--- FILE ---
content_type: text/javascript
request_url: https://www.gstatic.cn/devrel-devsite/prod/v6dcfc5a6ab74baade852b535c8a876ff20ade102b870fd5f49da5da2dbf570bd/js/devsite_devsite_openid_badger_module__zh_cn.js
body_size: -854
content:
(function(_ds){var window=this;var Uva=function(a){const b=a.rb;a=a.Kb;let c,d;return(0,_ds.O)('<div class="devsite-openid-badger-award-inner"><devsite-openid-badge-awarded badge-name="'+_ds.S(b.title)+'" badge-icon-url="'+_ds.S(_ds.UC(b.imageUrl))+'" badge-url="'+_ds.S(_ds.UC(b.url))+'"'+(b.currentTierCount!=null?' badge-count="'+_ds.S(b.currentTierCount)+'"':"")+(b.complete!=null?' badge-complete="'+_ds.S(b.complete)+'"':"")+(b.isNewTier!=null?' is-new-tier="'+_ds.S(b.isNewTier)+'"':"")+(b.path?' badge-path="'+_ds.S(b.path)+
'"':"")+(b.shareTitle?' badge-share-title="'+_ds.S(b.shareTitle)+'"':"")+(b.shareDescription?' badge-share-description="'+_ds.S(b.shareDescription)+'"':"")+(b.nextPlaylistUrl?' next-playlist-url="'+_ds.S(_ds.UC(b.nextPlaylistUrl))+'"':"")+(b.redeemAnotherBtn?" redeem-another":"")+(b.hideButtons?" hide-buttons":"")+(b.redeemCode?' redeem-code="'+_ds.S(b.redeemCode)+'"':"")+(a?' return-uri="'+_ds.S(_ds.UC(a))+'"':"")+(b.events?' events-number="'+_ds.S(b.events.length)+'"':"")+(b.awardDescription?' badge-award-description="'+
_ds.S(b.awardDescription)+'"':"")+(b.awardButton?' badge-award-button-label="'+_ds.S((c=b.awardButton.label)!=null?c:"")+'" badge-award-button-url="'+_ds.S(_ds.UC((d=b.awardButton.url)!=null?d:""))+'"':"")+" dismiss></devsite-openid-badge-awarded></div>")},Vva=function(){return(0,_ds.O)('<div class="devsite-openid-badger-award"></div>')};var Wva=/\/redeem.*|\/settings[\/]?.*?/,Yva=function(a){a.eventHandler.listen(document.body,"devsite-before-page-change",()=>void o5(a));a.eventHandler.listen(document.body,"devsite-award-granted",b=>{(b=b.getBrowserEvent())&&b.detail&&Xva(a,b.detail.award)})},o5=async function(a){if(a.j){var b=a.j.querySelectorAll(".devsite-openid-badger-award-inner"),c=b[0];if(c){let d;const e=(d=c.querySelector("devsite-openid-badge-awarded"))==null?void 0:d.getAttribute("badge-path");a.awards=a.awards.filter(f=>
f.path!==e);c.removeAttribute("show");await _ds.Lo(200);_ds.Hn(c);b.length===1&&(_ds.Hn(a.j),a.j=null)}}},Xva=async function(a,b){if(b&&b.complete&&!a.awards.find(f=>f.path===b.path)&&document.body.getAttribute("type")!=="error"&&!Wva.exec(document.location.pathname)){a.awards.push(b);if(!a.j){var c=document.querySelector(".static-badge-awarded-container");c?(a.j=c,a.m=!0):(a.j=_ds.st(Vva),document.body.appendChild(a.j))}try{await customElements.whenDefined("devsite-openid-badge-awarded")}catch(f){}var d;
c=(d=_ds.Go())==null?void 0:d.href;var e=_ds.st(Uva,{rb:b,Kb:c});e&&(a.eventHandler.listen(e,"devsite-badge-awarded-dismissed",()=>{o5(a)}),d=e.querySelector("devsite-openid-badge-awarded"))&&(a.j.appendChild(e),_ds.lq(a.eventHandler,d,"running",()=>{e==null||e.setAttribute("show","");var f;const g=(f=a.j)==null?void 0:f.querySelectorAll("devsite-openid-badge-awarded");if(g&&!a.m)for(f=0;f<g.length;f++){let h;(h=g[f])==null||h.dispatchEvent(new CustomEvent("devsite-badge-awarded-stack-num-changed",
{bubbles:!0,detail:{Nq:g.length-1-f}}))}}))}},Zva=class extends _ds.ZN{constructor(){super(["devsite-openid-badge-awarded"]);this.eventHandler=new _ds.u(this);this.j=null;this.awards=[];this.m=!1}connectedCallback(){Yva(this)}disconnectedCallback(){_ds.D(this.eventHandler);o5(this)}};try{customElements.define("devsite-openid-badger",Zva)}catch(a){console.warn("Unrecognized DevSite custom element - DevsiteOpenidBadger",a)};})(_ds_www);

****************

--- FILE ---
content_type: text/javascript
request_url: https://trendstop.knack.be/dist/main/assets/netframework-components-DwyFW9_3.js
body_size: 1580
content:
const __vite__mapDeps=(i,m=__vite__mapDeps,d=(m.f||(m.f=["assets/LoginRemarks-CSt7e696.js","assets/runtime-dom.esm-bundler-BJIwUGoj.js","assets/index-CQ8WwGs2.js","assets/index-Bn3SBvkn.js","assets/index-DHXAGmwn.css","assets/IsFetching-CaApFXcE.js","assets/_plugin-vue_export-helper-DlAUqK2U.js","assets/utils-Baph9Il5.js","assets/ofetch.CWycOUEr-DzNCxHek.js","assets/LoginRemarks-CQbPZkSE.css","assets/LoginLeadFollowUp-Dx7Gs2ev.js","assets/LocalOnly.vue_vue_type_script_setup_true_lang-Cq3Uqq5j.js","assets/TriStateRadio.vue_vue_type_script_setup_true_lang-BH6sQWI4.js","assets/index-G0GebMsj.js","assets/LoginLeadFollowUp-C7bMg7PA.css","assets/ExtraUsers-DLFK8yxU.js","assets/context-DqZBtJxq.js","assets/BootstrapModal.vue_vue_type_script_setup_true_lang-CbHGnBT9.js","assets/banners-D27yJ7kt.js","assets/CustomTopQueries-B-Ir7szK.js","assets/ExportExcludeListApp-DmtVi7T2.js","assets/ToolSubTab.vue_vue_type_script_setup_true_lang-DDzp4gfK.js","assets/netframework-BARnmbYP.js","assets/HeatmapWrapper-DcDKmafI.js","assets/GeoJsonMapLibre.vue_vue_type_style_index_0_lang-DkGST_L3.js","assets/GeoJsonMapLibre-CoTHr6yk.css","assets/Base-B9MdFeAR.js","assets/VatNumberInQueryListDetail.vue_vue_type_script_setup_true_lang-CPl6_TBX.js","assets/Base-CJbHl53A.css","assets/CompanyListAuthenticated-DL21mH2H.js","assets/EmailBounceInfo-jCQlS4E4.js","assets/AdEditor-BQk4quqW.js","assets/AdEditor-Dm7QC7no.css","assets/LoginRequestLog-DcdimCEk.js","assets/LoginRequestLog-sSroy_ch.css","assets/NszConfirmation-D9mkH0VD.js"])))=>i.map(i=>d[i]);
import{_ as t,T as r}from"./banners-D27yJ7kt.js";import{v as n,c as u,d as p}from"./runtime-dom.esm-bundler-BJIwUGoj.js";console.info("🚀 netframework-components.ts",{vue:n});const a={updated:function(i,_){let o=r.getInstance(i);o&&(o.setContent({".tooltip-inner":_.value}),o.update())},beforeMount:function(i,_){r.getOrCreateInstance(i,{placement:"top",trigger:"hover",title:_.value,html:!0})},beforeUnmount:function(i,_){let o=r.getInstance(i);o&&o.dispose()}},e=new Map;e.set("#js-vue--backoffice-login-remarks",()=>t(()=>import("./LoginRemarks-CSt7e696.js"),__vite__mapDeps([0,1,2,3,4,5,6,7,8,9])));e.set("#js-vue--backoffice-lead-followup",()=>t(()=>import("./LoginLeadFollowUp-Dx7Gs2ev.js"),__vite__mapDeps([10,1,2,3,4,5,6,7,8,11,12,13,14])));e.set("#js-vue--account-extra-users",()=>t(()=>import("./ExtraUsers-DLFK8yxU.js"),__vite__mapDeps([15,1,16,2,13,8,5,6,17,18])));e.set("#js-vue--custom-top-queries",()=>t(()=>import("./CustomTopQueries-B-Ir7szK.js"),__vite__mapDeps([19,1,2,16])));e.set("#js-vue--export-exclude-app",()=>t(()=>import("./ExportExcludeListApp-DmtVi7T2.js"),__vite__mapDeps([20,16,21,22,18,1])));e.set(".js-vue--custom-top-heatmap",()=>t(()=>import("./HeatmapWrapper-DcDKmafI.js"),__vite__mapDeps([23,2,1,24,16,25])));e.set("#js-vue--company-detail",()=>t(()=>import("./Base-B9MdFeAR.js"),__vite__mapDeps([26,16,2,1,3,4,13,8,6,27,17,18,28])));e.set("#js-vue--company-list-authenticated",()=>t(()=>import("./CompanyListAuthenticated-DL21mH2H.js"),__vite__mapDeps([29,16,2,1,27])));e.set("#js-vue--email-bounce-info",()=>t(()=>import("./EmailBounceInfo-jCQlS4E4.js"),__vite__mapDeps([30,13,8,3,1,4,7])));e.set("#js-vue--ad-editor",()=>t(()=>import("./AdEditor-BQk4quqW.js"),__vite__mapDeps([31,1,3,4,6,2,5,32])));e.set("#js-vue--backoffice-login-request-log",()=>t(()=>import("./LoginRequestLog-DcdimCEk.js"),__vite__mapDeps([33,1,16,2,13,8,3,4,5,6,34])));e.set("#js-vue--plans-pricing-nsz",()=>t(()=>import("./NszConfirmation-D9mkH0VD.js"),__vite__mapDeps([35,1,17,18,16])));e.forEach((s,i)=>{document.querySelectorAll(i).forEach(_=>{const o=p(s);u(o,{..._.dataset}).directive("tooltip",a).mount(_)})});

****************

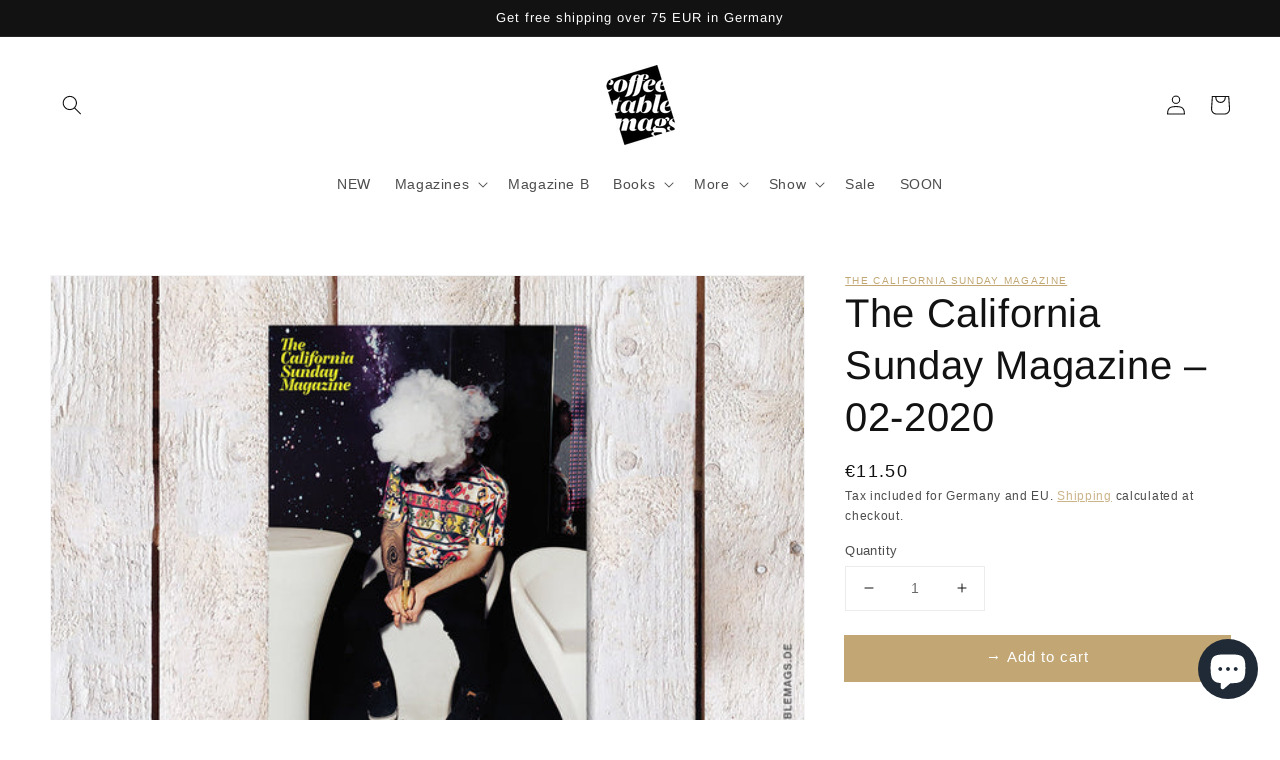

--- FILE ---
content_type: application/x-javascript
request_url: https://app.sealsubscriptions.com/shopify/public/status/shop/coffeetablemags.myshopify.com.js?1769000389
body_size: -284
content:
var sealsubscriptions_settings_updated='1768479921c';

****************

▶ [What the exercise asks]: Go through the entries above and count the lines with the word "void", then give only that number.

▶ [Your solution]: 2